Arahan Singkat A
Jawablah pertanyaan berikut berdasarkan teks tentang pemboikotan Bani Hasyim.
(i) Hisyam bin ‘Amr berasal dari bani apa?
(ii) Abu al-Bukhturi dan Zam’ah bin Al-Aswad berasal dari bani apa?
(iii) Apa yang diminta para tokoh Quraisy terkemuka agar dilakukan terhadap piagam kesepakatan kezaliman itu?
Arahan Singkat B
Teruskan teks tentang pemboikotan Bani Hasyim dan Bani Muthalib, dimulai tepat setelah kalimat terakhirnya.

Bacaan Sumber

<<<<

Tak tega melihat kondisi seperti ini, sebagian tokoh Quraisy ada yang secara sembunyi-sembunyi membawakan makanan untuk mereka yang diboikot. Di antara tokoh-tokoh yang suka mengirim makanan adalah Hisyam bin ‘Amr dari Bani Amir bin Lu’ay. Ia juga memengaruhi tokoh-tokoh Quraisy lain seperti Zuhair bin Abi Umayyah (Bani Makhzum), Muth’im bin ‘Ady (Kabilah Naufal), Abu al-Bukhturi dan Zam’ah bin Al-Aswad (Bani Asad) untuk melakukan apa yang ia lakukan. Usaha Hisyam bin ‘Amr tidak sia-sia. Banyak orang yang tidak suka dengan tindakan orang-orang Quraisy yang memboikot Bani Hasyim dan Bani Muthalib.

Desakan dari beberapa tokoh Quraisy terkemuka untuk mengakhiri pemboikotan terhadap Bani Hasyim dan Bani Abdul Muthalib semakin kuat dan sulit dibendung. Mereka tidak tega melihat penderitaan orang-orang yang diboikot, sehingga meminta agar piagam kesepakatan kezaliman itu dirobek.

>>>>

Serangkaian catatan
<<<<

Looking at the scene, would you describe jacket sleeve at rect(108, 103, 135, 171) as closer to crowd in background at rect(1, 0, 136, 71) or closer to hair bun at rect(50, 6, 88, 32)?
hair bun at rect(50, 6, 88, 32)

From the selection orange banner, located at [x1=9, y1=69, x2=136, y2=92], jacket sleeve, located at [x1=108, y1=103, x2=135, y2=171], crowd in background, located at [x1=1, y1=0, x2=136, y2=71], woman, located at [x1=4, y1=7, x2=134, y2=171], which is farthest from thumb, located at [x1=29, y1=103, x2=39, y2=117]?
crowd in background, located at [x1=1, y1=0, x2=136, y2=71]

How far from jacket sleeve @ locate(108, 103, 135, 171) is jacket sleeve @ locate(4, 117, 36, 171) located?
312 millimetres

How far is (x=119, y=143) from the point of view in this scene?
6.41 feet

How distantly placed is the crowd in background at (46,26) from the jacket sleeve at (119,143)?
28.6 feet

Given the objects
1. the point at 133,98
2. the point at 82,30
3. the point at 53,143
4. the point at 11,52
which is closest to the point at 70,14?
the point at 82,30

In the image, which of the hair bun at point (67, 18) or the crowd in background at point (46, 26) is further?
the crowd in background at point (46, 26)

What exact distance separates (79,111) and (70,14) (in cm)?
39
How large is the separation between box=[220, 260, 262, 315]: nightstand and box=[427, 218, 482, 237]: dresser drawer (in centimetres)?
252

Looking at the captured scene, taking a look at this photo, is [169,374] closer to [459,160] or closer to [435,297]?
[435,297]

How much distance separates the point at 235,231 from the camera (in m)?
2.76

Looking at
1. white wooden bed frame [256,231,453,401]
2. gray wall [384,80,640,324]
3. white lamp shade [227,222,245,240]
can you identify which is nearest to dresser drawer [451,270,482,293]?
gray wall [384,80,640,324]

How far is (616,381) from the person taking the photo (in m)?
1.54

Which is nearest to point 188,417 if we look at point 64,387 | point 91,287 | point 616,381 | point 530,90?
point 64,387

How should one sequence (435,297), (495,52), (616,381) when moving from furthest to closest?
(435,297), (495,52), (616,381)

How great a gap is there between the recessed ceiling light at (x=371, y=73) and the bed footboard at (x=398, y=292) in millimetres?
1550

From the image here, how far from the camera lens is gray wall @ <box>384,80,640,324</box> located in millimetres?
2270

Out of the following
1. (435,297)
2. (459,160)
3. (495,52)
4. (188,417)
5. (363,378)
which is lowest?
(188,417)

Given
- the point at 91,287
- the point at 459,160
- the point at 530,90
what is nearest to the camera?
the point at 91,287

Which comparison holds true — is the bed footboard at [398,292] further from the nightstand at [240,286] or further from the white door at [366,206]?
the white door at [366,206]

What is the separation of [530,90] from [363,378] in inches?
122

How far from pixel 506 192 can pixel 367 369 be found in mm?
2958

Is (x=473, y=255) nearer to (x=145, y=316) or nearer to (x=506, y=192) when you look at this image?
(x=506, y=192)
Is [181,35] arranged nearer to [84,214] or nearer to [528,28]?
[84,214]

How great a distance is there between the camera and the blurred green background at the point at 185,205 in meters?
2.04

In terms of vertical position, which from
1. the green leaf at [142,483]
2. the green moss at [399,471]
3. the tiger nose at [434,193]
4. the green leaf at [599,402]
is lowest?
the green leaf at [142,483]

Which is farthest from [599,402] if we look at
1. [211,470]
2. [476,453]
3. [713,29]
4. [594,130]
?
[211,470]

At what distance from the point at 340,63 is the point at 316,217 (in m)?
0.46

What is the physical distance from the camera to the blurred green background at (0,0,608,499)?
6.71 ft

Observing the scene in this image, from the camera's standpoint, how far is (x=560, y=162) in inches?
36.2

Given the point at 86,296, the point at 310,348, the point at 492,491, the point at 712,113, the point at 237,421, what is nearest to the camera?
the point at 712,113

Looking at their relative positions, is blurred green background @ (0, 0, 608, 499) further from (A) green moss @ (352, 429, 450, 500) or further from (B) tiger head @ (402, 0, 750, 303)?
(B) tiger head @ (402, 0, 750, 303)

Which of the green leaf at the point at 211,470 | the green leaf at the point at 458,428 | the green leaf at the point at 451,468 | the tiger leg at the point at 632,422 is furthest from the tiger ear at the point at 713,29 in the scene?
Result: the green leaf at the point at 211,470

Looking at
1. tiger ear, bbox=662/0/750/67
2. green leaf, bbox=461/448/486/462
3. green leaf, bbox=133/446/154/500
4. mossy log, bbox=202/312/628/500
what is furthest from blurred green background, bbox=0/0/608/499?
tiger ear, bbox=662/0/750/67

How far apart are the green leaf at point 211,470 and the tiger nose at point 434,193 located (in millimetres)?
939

>>>>

Hasil Tugas A
(i) Bani Amir bin Lu’ay.
(ii) Bani Asad.
(iii) Mereka meminta agar piagam itu dirobek.

Hasil Tugas B
Di pihak lain, Allah mengisyaratkan kepada Rasulullah bahwa piagam pemboikotan itu telah dimakan rayap. Mendapat isyarat dari Allah, Rasulullah kemudian memberitahukan hal tersebut kepada pamannya, Abu Thalib.

Abu Thalib yang sudah diberi tahu oleh Rasulullah, segera menemui orang-orang Quraisy. Ia mengatakan bahwa kemenakannya telah mengabarkan ihwal rayap-rayap yang menggerogoti piagam pemboikotan. “Jika kemenakanku bohong”, kata Abu Thalib, “kalian boleh menyingkirkannya. Akan tetapi jika dia benar, maka kalian harus berhenti memboikot dan berbuat semena-mena terhadap kami”.

Mereka sepakat, dan kemudian menghampiri piagam pemboikotan. Ternyata benar! Piagam tersebut telah habis dimakan rayap. Yang tersisa hanya tulisan “bismika Allahumma”. Akhirnya, Rasulullah dan orang-orang yang ikut diboikot bebas dari pemboikotan.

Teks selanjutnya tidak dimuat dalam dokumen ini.